DATA SHOWN —
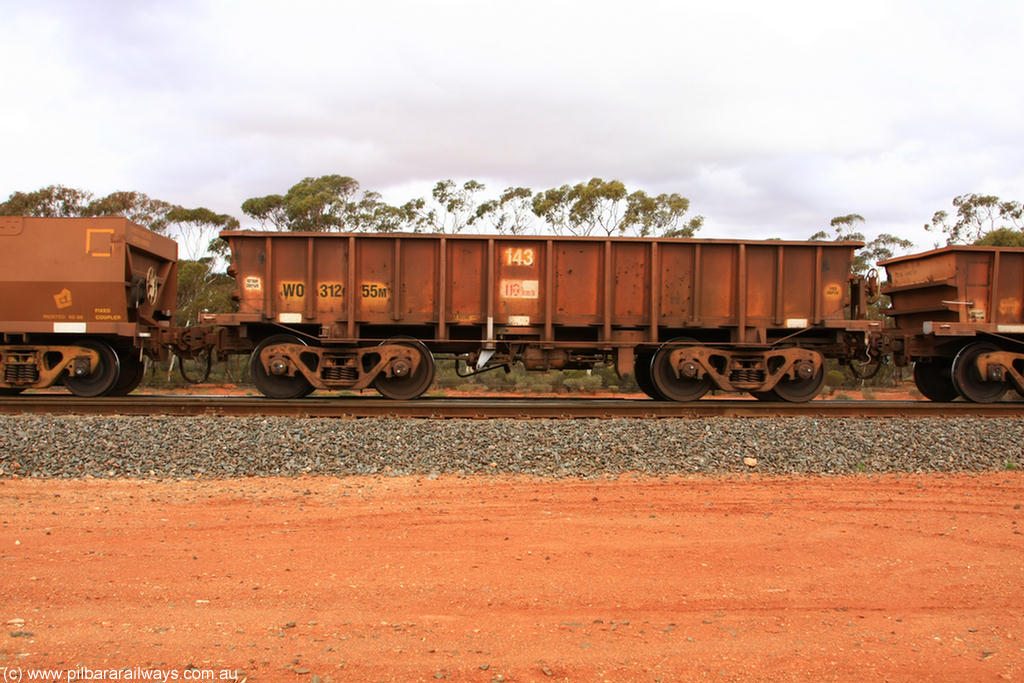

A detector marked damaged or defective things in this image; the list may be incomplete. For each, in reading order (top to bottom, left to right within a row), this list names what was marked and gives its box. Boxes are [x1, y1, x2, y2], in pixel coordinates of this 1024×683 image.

rusty iron ore wagon [0, 216, 180, 397]
rust streak on steel [4, 397, 1019, 419]
rusty iron ore wagon [211, 231, 876, 401]
rusty iron ore wagon [876, 245, 1024, 403]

EXERCISE AIM —
What you return should match the material word for word, apart from the pictures.

EXERCISE RESULT —
A detector marked damaged or defective things in this image; the list may be incomplete. For each, in reading order (top to bottom, left to right within a row), this list names what was marked and gives its box. Boxes are [x1, y1, x2, y2], in pixel coordinates of this 1024×683 image.

rusty iron ore wagon [0, 216, 180, 397]
rust streak on steel [4, 397, 1019, 419]
rusty iron ore wagon [211, 231, 876, 401]
rusty iron ore wagon [876, 245, 1024, 403]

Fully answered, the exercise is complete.